Pink Shirt Day – celebrated in local schools last Wednesday – began in a hallway inside Central Kings Rural High School in Cambridge, Nova Scotia in 2007, but the impetus for the anti-bullying movement began many years earlier.

Throughout his elementary and high school life, Travis Price was bullied for being different.

“I was a bit of an outsider. I had my own style, my family didn’t have a lot of money,” said Price. “Once it started (the bullying) and I didn’t defend myself or go ask for help, it just continued.”

On Friday morning, Price, the co-founder of Pink Shirt Day, visited Tamanawis Secondary in Surrey to talk about his experiences and how students could make a difference and help stop bullying in their school and their community.

For Price, the harassment he endured as a youth was relentless. Despite attempts at making friends in school and trying to fit in, the verbal, mental and physical abuse got worse.

He was a small-statured child, and with only a few friends, Price kept to himself, just looking to avoid any possible confrontations.

He immersed himself in video games and sports, but it was a song by Rob Thomas that helped him begin to see there was hope. The lyrics of the song, Little Wonders, spoke of letting go, letting your troubles roll off your shoulders and that life was going to get better.

“I really felt that that song was talking to me,” he said. “I listened to that song over and over again until I honestly felt that I would get by.”

That’s when he knew he needed to ask for help and that the way he was being treated wasn’t his fault. However once he reached high school, the harassment resumed.

On the first day of Grade 12, Price and his best friend David Shepherd were in the school hallway discussing their upcoming grad year when they noticed a young boy in Grade 9 coming through the front doors of the school on his first day of high school. He was wearing a pink shirt.

Almost immediately he became the target of the school bullies, who ridiculed him for this choice of clothes, but the school bell rang and not one student came to his defense.

Price saw the look of despair on the young boy’s face, but being unsure what to do, Price and Shepherd went to class and said nothing.

By lunch time, the boy’s parents had come to the school to take him home following a physical threat.

That’s when Price and Shepherd decided to support the boy by going to town and buying every item of pink clothing they could find and encourage students to wear pink in support of the bullied boy. Because Cambridge was a small town, the only shirts they could find were 75 pink girls’ tank tops, so they grabbed some wristbands and headbands as well.

That night, the pair posted their idea on Facebook and the next day at school, they started handing out pink shirts and wristbands to every student who showed up.

As the school buses began to arrive that morning, students were getting off the buses dressed in pink.

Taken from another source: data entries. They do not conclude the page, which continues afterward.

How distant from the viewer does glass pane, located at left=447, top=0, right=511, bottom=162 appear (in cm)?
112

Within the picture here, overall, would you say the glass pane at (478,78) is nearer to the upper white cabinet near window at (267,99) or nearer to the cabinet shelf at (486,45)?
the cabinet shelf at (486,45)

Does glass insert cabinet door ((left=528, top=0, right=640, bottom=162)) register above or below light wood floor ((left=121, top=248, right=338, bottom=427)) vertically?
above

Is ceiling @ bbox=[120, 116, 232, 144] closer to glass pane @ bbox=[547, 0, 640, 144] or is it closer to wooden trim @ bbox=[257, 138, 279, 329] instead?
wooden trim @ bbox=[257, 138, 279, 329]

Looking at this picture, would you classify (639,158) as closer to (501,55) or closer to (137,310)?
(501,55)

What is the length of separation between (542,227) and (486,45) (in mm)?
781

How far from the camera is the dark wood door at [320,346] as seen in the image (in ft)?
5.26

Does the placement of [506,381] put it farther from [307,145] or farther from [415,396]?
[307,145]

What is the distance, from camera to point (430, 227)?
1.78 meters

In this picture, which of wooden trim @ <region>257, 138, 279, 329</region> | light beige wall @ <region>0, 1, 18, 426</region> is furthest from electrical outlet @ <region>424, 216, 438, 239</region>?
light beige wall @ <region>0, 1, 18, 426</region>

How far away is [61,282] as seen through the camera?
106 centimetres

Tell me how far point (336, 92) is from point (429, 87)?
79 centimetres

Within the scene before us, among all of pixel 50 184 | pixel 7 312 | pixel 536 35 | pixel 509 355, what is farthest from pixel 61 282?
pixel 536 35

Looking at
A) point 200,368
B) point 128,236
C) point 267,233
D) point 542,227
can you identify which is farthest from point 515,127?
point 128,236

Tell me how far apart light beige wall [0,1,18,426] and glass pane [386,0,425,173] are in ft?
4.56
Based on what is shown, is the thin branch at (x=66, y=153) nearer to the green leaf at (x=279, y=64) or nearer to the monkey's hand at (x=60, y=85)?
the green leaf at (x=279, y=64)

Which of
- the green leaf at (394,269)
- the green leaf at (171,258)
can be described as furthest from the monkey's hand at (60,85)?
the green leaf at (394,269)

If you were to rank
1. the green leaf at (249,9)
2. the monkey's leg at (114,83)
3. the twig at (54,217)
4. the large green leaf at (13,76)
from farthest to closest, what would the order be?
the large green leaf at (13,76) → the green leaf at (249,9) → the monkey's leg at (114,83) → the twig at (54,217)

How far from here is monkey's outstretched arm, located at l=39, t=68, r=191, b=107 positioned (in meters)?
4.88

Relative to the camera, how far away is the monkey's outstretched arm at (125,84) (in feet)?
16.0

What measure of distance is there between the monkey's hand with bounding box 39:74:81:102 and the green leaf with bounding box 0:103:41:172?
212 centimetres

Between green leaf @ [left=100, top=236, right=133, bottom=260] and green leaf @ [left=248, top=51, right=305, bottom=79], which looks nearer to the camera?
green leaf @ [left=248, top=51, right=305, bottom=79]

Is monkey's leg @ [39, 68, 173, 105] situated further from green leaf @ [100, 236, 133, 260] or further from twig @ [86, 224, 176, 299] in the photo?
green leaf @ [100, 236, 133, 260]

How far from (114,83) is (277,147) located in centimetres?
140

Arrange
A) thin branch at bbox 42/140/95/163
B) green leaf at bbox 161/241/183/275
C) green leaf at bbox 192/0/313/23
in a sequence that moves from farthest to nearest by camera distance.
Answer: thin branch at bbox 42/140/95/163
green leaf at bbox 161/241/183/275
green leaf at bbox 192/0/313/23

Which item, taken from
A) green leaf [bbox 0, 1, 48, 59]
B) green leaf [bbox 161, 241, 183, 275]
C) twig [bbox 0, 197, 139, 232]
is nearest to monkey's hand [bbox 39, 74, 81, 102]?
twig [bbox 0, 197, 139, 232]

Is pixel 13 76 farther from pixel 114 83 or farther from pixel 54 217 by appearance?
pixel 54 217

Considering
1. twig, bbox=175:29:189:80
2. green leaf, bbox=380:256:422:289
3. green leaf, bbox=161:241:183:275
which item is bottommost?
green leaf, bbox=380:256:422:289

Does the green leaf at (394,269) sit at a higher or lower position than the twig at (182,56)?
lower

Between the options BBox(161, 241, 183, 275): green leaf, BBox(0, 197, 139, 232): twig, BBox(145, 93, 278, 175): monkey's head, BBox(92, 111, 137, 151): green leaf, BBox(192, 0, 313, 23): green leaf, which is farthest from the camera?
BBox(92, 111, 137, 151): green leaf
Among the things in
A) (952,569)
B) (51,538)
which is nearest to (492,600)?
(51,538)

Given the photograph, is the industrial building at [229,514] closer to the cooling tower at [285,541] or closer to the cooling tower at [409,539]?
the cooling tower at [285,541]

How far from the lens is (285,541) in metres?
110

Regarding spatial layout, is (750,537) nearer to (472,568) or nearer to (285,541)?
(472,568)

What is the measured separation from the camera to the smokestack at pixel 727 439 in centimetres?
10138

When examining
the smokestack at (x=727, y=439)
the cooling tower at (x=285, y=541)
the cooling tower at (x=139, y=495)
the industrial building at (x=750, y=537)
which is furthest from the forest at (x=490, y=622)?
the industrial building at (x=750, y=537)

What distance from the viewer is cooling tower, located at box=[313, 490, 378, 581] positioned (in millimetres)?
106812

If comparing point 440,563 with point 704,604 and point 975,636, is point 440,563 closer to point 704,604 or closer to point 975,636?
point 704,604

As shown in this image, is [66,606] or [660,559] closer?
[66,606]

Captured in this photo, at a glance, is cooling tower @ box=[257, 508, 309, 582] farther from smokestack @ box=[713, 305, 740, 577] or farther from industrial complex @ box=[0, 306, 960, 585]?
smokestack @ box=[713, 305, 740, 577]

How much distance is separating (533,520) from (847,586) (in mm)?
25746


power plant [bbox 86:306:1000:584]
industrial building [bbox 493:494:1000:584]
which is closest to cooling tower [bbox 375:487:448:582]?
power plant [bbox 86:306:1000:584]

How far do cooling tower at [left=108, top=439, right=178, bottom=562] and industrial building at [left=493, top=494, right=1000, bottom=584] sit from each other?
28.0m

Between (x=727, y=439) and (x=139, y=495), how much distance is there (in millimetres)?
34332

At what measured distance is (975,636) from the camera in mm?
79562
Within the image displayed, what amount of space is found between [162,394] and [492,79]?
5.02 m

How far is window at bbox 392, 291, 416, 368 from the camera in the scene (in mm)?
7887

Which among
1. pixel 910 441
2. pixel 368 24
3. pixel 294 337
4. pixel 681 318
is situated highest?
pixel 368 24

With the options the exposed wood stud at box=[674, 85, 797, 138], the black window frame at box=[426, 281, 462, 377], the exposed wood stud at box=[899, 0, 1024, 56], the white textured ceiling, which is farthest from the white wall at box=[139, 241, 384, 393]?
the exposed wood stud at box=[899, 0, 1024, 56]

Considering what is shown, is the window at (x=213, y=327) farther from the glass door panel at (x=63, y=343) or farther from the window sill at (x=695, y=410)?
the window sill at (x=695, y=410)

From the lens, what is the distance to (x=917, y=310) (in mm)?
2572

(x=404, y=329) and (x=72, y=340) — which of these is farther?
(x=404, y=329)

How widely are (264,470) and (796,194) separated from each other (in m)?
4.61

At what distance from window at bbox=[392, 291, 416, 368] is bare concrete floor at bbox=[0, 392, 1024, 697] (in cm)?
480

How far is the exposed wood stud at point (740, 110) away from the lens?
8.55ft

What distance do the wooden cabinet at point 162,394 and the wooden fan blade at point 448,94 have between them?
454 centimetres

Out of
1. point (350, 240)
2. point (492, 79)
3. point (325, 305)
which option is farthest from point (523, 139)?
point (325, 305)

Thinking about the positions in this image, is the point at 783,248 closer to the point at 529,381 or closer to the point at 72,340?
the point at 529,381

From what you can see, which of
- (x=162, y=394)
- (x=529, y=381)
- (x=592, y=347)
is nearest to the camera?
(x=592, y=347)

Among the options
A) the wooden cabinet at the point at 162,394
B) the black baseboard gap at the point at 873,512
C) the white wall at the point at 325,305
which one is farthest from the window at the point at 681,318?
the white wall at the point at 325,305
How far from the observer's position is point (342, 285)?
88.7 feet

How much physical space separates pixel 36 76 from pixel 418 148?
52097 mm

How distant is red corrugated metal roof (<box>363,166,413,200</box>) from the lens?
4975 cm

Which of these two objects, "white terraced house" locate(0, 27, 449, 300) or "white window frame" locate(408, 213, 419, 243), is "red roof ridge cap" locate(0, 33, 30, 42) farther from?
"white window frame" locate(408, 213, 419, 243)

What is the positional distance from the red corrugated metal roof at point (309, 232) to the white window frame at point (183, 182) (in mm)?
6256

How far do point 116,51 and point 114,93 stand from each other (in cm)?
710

By the time the last bus arrived, 800 of the school’s 1,000 students were wearing pink and the Pink Shirt Day anti-bullying movement was born.

Within a month, the idea had spread across Canada and around the world.

“That day, we changed the culture at our school,” Price said.

For Tamanawis Grade 10 student Gian Soquena, the message struck a personal chord.

“I think everything he said was so inspirational. I’ve been bullied and it’s so true… No one should be bullied,” said Soquena. “I would like to think now that I would stand up and say something.”

For Grade 10 classmate Arry Pandher, the story hit home as well.

“I’ve been bullied and I’ve seen my friends bullied. Sometimes you think that just saying stop won’t do anything, but you’ll never know until you try,” he said.

For so long, Price had believed he was alone, but that day he realized that the vast majority of the students at his Nova Scotia school had experienced some sort of bullying.

“I was the type of kid that always tried to find the positive side of things,” he said. “As much as I was uneducated about how to get help, I think these kids were uneducated about how much they were actually hurting me. Bullying is a behaviour that can change and people always say to me, ‘you must really hate those bullies,’ but I don’t. Since the beginning, Pink Shirt Day has allowed me to be a voice for those kids who didn’t think they had one.”